Instruction 1: In the records, rewrite the stretch from the line containing "G2/q G2/h A2/e" through the end of the records, with "score" replaced by "tune" and nothing else changed.

Excerpt:
His evidence on this subject is given fully in his answers to the
queries put by a Committee of the Aberdeen Presbytery; and in a note
to a friend, he incidentally mentions a pleasing result of this
wide-spread awakening: "I find many souls saved under my own ministry,
whom I never knew of before. They are not afraid to come out now, it
has become so common a thing to be concerned about the soul." At that
time, also, many came from a distance; one came from the north, who
had been a year in deep distress of soul, to seek Christ in Dundee.

In his brief diary he records, on December 3, that twenty anxious
souls had that night been conversing with him; "many of them very
deeply interesting." He occasionally fixed an evening for the purpose
of meeting with those who were awakened; and in one of his note-books
there are at least _four hundred_ visits recorded, made to him by
inquiring souls, in the course of that and the following years. He
observed, that those who had been believers formerly had got their
hearts enlarged, and were greatly established; and some seemed able to
feed upon the truth in a new manner, - as when one related to him how
there had for some time appeared a glory in the reading of the word in
public, quite different from reading it alone.

Extracted records:

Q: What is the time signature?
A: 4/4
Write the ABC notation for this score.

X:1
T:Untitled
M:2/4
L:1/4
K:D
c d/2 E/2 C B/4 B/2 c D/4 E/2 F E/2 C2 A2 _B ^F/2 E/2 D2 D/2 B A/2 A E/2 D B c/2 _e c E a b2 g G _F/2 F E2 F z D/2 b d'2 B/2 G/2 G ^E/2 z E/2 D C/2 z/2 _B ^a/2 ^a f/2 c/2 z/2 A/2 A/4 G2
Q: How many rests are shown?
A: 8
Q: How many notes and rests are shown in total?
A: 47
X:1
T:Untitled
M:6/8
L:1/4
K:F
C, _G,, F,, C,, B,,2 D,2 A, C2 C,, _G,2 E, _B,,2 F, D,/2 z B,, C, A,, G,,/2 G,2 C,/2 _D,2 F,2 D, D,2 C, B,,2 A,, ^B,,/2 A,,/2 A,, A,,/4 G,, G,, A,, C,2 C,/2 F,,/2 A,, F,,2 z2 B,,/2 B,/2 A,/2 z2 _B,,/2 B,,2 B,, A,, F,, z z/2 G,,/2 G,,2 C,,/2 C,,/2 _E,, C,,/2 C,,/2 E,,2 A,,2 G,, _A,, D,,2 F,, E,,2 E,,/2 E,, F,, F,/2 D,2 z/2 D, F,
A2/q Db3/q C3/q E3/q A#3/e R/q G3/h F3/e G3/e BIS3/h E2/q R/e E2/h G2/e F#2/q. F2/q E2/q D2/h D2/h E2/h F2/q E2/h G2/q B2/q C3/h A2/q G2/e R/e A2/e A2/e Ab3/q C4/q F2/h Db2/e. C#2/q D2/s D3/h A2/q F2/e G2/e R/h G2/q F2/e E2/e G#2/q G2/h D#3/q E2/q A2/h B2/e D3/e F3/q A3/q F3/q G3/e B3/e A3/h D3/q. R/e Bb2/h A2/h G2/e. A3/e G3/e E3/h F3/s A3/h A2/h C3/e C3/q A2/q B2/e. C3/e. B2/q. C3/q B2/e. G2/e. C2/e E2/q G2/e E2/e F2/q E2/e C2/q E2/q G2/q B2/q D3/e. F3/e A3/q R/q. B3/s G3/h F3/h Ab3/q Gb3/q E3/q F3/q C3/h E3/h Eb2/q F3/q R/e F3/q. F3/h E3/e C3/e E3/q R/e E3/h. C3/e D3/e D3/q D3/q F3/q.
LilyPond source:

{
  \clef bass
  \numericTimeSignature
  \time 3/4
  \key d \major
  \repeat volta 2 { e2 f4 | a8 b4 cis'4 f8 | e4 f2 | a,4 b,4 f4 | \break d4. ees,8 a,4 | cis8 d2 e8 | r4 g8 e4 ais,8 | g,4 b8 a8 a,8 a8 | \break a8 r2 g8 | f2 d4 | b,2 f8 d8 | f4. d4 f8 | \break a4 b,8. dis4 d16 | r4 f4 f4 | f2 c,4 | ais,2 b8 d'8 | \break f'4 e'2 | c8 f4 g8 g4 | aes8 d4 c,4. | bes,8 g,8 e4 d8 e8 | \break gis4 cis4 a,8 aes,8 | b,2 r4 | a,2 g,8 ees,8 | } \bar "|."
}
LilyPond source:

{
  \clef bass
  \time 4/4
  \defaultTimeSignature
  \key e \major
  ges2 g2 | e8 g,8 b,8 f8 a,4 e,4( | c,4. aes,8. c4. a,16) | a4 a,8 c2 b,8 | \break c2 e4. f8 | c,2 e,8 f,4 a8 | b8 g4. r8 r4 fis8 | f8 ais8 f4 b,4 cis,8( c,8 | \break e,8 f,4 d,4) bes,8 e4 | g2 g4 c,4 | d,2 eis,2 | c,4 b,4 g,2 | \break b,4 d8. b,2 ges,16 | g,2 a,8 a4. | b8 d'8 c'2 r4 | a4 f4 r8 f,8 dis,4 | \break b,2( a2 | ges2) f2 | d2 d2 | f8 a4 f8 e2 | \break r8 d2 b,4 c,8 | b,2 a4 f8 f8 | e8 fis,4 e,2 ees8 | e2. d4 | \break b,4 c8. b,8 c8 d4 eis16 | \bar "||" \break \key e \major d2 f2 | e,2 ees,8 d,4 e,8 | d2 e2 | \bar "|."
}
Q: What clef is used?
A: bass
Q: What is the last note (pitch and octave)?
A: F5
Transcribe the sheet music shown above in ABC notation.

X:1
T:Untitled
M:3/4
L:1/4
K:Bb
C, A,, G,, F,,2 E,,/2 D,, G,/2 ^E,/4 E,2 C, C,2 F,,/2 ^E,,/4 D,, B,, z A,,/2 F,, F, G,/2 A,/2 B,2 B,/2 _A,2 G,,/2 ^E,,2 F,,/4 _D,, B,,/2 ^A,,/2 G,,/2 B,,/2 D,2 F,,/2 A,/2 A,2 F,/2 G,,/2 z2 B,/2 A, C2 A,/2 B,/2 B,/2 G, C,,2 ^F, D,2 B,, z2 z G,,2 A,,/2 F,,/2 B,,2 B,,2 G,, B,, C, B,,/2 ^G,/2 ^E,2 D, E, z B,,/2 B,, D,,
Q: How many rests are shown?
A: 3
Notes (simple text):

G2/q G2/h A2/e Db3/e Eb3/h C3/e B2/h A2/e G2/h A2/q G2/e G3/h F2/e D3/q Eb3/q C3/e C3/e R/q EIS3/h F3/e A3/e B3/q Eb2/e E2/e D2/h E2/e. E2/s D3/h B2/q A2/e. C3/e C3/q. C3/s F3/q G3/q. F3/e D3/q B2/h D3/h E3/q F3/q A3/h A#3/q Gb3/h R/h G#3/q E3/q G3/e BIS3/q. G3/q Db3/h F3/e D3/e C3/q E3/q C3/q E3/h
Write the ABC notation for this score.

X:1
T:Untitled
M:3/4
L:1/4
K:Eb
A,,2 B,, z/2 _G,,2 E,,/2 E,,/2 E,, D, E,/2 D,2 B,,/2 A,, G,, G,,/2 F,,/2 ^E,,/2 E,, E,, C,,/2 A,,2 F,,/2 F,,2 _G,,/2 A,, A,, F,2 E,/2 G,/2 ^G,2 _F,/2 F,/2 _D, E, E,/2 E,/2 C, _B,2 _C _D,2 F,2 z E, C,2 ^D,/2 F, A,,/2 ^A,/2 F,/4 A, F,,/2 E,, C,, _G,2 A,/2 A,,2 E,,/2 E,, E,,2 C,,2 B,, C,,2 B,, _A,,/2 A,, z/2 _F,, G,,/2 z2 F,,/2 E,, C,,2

Instruction 2: From the excerpt about the awakening, write out the stretch from "In his brief" through "reading it alone." word for word.

Worked answer 1:
G2/q G2/h A2/e Db3/e Eb3/h C3/e B2/h A2/e G2/h A2/q G2/e G3/h F2/e D3/q Eb3/q C3/e C3/e R/q EIS3/h F3/e A3/e B3/q Eb2/e E2/e D2/h E2/e. E2/s D3/h B2/q A2/e. C3/e C3/q. C3/s F3/q G3/q. F3/e D3/q B2/h D3/h E3/q F3/q A3/h A#3/q Gb3/h R/h G#3/q E3/q G3/e BIS3/q. G3/q Db3/h F3/e D3/e C3/q E3/q C3/q E3/h
Write the ABC notation for this tune.

X:1
T:Untitled
M:3/4
L:1/4
K:Eb
A,,2 B,, z/2 _G,,2 E,,/2 E,,/2 E,, D, E,/2 D,2 B,,/2 A,, G,, G,,/2 F,,/2 ^E,,/2 E,, E,, C,,/2 A,,2 F,,/2 F,,2 _G,,/2 A,, A,, F,2 E,/2 G,/2 ^G,2 _F,/2 F,/2 _D, E, E,/2 E,/2 C, _B,2 _C _D,2 F,2 z E, C,2 ^D,/2 F, A,,/2 ^A,/2 F,/4 A, F,,/2 E,, C,, _G,2 A,/2 A,,2 E,,/2 E,, E,,2 C,,2 B,, C,,2 B,, _A,,/2 A,, z/2 _F,, G,,/2 z2 F,,/2 E,, C,,2

Worked answer 2:
In his brief diary he records, on December 3, that twenty anxious
souls had that night been conversing with him; "many of them very
deeply interesting." He occasionally fixed an evening for the purpose
of meeting with those who were awakened; and in one of his note-books
there are at least _four hundred_ visits recorded, made to him by
inquiring souls, in the course of that and the following years. He
observed, that those who had been believers formerly had got their
hearts enlarged, and were greatly established; and some seemed able to
feed upon the truth in a new manner, - as when one related to him how
there had for some time appeared a glory in the reading of the word in
public, quite different from reading it alone.